One family saved many.

The Ten Booms shared their faith in Jesus, those years ago.  They are all gone now.  Most of them died in concentration camps.

Corrie lived to tell the story and what a story it is.  She was released the day after she watched her sister die. She met one of the guards  years later and had an opportunity to choose whether to forgive

or not.

A young doctor introduced himself on an occasion and said he was one of the children the Ten Booms had hidden, years earlier.

All of it is horrific, incredible, God redeemed.

I sat in that little room

listened and watched.

The girl in her broken english told the story of a family of

God lovers

who had been willing to give their lives for others, because God had given His life for them.

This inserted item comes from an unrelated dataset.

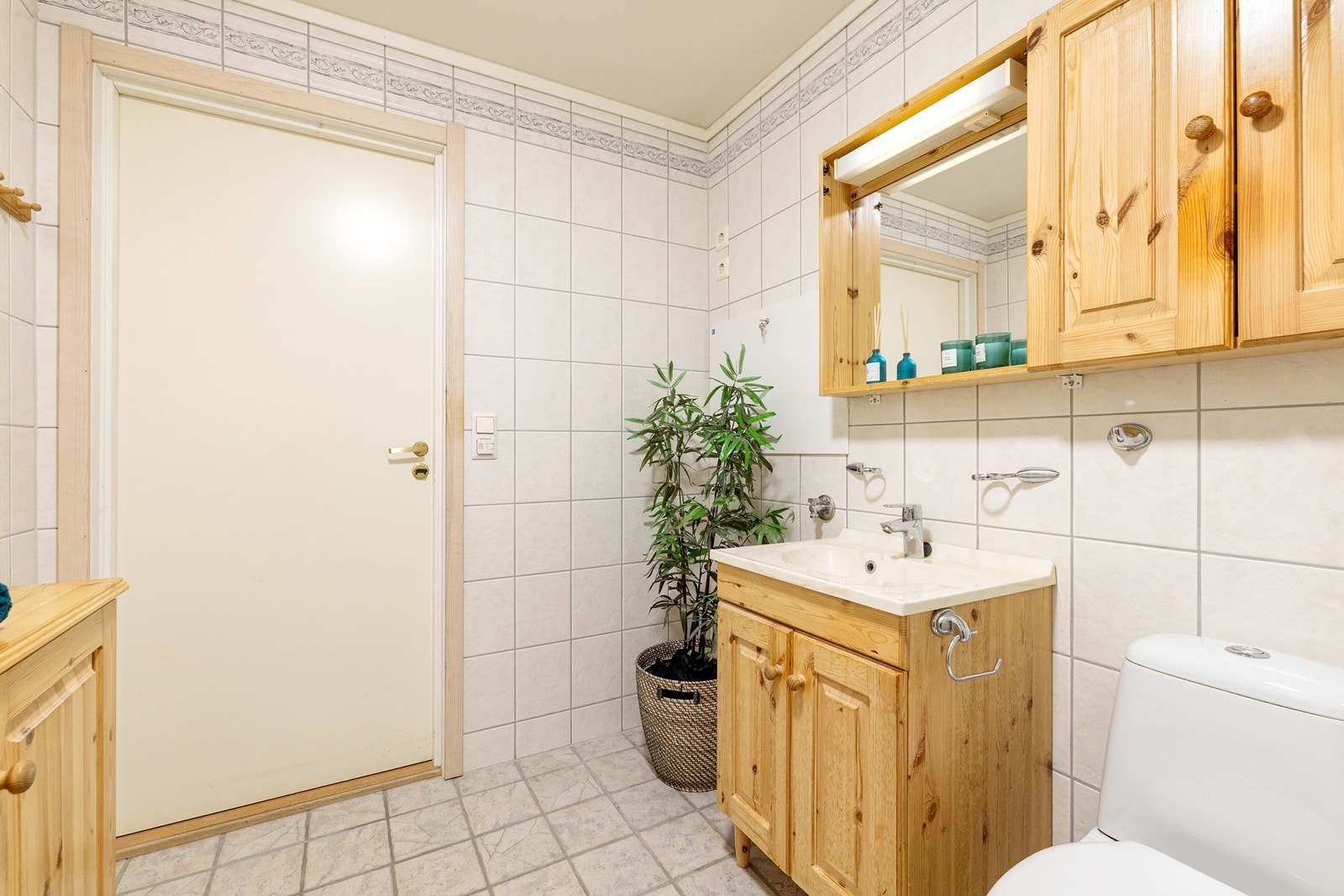 Det er opplegg og plass til vaskemaskin på baderommet. Galleribilde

I thought about the groups of people coming to this place every day.  Not a lot at a time but a lot over the days and months and years.  I thought about the volunteers who share Jesus with people who know nothing about Him.  I thought about the people who read about the Ten Boom clock shop on the tourist brochures and decide to take the tour because it is a good way to kill some time.  What they don’t know, all of these people, is that God speaks, moves, opens eyes, even when we are not looking for Him to do so.

God is like that.

I looked and considered and yet again found myself swallowing tears on this day, in a little town where God had done great things and was continuing to do great things.  Beauty out of ashes.  Good from evil because of committed ones who were willing to be

Faithful!

The Spirit of the Sovereign Lord is on me,
    because the Lord has anointed me
    to proclaim good news to the poor.
He has sent me to bind up the brokenhearted,
    to proclaim freedom for the captives
    and release from darkness for the prisoners,[a]
to proclaim the year of the Lord’s favor
    and the day of vengeance of our God,
to comfort all who mourn,
    and provide for those who grieve in Zion—
to bestow on them a crown of beauty
    instead of ashes,
the oil of joy
    instead of mourning,
and a garment of praise
    instead of a spirit of despair.
They will be called oaks of righteousness,
    a planting of the Lord
    for the display of his splendor.  
Isaiah 61:1-3

“For who has known the mind of the Lord, or who has been his counselor?”